GIVEN EXERCISE A:
Report every line of the listing below that contains the string "building", copying each such line in full. Matching is case-sensitive.

'Jeopardy!' Contestants Spill Secrets On How To Score Game Show Victory
Jan. 12 2022, Published 2:45 p.m. ET
After Jeopardy! contestant Amy Schneider won more than $1 million, placing her in the show's top four highest-earning competitors, the audience was left wondering how the participants prepare themselves for the game.
They didn't have to wait long because previous winners are spilling the tea and revealing helpful tips that got them on the leaderboard.
According to The New York Post, Austin Rogers, a 12-time winner who accumulated $411,000 on the show in 2017, said he dug through the databases to find a regular pattern from previous games.
"If anything has been on TV for 35 years, it comes with plenty of trends," Rogers explained. "I would open random games [on the archive site] and play them in my head. I noticed what comes up the most. If a question says 'artist in Iowa,' it has to be Grant Wood and if it says 'Thornton Wilder,' the correct response always has to be 'Our Town.'"

ENTRIES PROVIDED:
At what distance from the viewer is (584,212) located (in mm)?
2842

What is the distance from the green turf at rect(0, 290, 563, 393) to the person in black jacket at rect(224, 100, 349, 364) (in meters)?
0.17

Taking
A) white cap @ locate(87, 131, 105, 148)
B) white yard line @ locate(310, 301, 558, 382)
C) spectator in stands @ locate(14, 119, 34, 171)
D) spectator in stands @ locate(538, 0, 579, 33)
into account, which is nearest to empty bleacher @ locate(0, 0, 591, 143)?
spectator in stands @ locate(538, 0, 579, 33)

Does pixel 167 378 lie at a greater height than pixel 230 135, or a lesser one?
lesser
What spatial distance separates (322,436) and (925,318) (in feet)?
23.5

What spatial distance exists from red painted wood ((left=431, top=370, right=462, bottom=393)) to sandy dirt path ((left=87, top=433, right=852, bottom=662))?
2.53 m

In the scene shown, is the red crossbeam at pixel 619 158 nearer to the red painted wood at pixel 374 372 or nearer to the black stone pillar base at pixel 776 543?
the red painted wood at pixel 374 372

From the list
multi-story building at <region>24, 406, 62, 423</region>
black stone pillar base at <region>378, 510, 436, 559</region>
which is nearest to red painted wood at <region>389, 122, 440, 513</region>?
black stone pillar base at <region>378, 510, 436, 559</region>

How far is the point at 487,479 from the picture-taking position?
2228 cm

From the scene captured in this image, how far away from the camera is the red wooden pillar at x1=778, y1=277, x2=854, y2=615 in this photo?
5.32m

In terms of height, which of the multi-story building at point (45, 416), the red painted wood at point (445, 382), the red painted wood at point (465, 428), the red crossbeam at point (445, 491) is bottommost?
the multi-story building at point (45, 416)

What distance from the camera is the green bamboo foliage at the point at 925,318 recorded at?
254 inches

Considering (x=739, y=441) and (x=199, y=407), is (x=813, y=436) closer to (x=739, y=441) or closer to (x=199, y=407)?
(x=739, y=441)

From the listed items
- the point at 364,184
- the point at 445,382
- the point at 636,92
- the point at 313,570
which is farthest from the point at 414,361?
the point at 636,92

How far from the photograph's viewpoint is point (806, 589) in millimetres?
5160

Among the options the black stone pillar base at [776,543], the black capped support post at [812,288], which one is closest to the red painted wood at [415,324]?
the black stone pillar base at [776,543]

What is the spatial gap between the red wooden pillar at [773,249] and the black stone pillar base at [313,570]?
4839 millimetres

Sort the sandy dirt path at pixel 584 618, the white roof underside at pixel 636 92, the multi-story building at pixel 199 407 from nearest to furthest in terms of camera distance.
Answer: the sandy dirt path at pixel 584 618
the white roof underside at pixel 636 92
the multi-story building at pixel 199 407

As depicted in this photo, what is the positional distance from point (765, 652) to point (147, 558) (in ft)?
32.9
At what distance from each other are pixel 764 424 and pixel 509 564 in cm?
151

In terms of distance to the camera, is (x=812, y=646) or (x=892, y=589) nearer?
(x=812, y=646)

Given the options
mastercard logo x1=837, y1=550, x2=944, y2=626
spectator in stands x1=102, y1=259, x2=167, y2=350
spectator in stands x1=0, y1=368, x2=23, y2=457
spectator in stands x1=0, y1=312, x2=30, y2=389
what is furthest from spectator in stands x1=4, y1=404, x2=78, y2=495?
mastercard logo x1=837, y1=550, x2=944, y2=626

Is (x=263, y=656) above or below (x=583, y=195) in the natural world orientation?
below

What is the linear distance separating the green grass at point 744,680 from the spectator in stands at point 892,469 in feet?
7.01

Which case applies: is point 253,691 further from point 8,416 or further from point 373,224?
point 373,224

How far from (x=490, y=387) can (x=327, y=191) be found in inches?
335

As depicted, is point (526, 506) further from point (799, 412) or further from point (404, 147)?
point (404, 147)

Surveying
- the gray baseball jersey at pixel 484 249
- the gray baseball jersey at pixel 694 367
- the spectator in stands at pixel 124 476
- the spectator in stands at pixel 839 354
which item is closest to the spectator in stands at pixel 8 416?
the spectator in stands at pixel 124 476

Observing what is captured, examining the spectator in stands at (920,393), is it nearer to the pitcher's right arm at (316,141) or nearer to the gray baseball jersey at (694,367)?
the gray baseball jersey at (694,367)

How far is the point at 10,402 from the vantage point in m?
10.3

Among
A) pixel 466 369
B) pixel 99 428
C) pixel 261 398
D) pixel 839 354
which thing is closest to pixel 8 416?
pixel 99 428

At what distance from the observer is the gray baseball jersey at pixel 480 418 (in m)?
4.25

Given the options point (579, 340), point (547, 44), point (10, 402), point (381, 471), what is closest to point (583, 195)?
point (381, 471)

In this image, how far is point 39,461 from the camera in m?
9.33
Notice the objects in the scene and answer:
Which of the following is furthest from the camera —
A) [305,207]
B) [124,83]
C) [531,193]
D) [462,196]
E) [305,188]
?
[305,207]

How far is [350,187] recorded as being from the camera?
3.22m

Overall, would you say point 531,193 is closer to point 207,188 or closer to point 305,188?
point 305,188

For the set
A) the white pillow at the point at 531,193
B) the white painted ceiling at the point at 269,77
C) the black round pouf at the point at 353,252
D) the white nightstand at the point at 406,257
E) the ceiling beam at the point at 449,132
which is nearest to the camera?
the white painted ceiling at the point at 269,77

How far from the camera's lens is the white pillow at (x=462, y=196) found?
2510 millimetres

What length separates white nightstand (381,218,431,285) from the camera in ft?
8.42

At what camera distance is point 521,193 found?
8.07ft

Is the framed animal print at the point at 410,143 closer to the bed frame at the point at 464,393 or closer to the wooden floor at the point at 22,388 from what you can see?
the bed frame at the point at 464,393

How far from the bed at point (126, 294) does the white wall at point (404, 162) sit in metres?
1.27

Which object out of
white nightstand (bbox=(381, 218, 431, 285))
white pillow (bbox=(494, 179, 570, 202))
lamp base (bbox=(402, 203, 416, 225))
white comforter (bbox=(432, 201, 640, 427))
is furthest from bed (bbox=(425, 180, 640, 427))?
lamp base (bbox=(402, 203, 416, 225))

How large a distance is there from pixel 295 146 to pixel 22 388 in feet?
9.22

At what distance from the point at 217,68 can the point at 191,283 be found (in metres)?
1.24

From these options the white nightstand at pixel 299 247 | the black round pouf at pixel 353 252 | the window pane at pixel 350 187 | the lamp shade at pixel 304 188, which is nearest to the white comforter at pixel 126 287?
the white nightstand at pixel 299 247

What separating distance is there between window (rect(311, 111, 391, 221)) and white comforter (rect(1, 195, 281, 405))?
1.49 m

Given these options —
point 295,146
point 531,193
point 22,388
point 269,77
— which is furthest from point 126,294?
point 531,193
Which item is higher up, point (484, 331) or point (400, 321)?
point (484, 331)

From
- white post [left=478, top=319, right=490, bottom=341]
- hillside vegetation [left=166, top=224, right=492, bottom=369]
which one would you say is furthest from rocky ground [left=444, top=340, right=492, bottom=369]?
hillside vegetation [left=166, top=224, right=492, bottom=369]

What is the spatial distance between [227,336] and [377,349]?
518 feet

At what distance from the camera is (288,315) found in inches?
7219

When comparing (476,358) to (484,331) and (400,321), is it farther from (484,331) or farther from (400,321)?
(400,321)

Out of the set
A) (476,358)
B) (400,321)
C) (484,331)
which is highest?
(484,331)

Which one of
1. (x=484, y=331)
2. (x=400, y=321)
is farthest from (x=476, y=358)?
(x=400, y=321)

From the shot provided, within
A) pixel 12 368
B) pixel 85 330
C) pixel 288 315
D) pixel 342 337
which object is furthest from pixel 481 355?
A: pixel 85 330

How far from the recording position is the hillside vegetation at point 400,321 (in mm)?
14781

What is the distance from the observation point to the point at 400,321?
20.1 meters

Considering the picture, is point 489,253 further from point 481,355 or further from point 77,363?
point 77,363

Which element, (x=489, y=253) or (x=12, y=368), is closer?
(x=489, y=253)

GIVEN EXERCISE B:
Carry on the article about how Jeopardy! contestants prepare, picking up right after its last sentence.

FINAL ANSWER A:
multi-story building at <region>24, 406, 62, 423</region>
In terms of height, which of the multi-story building at point (45, 416), the red painted wood at point (445, 382), the red painted wood at point (465, 428), the red crossbeam at point (445, 491) is bottommost?
the multi-story building at point (45, 416)
Sort the sandy dirt path at pixel 584 618, the white roof underside at pixel 636 92, the multi-story building at pixel 199 407 from nearest to furthest in terms of camera distance.
the multi-story building at pixel 199 407

FINAL ANSWER B:
In addition, Rogers, who claimed he studied 11 hours per day for two weeks before the show, also encouraged future contestants to take note of the frequent pop-culture references that appeared on the programs.
"I watched film adaptations of well-known works that often turn up on Jeopardy! — King Lear, Sense and Sensibility, Bible documentaries," he added.
Another contestant, Jeffrey Williams, a TV editor from Los Angeles, explained he followed the advice of James Holzhauer. The latter had won over $2 million on Jeopardy! a year prior to Williams' appearance in 2020.
"I picked up a tip from Holzhauer and bought children's books on world history and geography and presidents," Williams shared. "Holzhauoer correctly pointed out that if you understand how the clues are written, a children's level understanding of the topics provides big enough signposts to get you into the ballpark of an answer."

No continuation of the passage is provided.